Someone, but not me.

I'm sure that it's a good thing that I do not need to be a farmer.

I am the gardener in our household.  Our yard is too minimal for more than one tree, but one we have.  The rest of our dwelling is surrounded by bushes, perennials and whatever annuals I take in to my head to put there.  Low care, heat and drought tolerance are the keys.  If they need attention, they're not likely to get much from me.  And even less from my spouse.  He doesn't come equipped with a green thumb.  More like a green freckle.

One year at the suggestion of my youngest, we turned the sandbox, which had fallen in to neglect from disuse, in to a strawberry field.  No maintenance and we get fruit out of it.  Perfect.

Last year, due to unforeseen unforeseeisms, I never cleaned up the necessary and inevitable mess in the yard.  Too many things going on inside that demanded my attention so the yard just had to wait.  And as spring moved in to summer the dead parts of our perennials became compost.  And I felt good about helping the earth, sort of.  After all, I reasoned, perennials are just that, meant to come up year after year, without help, without nurture, without me.  And one year wouldn't hurt them, would it?  

So I forgot they existed.

The rabbits liked it.  For a while.  Dandelions galore.  But then they got large.  I mean really massive.  Like the kind that could eat New York.  But not where my husband mowed the lawn.  Just in my part, the garden.  The rabbits were too frightened to go near them, so bunny dinner they were not.    

That's when I realized I would have to go outside and do something.  

I got out my machete and baseball bat, in case of wild animals, like ginormous beetles.  

After about a half hour I gave up and decided to let them ruin the earth.  Perhaps it would turn in to the Sci-fi thriller, War of the Worlds, where aliens take over after having been planted here ages ago, and then die because they can't handle our germs.  After all, winter will come again and kill everything, including 2 foot tall dandelions.

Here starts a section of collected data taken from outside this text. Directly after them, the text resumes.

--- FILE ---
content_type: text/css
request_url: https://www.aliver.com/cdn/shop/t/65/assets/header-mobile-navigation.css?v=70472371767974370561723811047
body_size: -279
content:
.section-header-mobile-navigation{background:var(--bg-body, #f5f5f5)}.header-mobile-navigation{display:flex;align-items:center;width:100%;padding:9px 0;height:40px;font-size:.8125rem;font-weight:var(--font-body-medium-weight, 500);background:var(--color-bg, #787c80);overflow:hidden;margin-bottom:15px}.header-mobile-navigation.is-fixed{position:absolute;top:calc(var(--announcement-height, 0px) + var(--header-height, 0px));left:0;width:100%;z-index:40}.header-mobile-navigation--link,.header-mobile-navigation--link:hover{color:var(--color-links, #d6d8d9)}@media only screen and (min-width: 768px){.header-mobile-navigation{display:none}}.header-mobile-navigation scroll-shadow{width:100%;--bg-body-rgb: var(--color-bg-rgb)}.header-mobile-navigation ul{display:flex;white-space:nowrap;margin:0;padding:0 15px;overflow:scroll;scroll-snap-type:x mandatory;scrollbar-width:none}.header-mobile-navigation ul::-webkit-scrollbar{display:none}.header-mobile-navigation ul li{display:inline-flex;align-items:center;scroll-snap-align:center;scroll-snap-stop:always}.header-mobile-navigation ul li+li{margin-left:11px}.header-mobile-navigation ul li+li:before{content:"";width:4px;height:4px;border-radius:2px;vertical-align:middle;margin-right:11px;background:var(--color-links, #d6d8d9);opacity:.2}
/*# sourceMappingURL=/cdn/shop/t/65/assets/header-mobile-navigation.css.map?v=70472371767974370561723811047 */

So what does all of this have to do with baking?  I've been thinking about growing something this year, besides weeds.  Like lavender to put in scones, or our new White Chocolate Dipped Lavender Shortbread.  Things that I would use in my sweets.  And I'm wondering how much protection these plants require.  How often will I have to water and weed them?  What natural fertilizer should I use, how much and how often?  How much sun, or not, do they need?  What soil is best and how large of an area do they need to thrive?  

And what happens to them when I forget they exist?  

That's when I remember how much I love grocery stores and console myself with the fact that I'm helping someone else grow something.  Someone who is not me.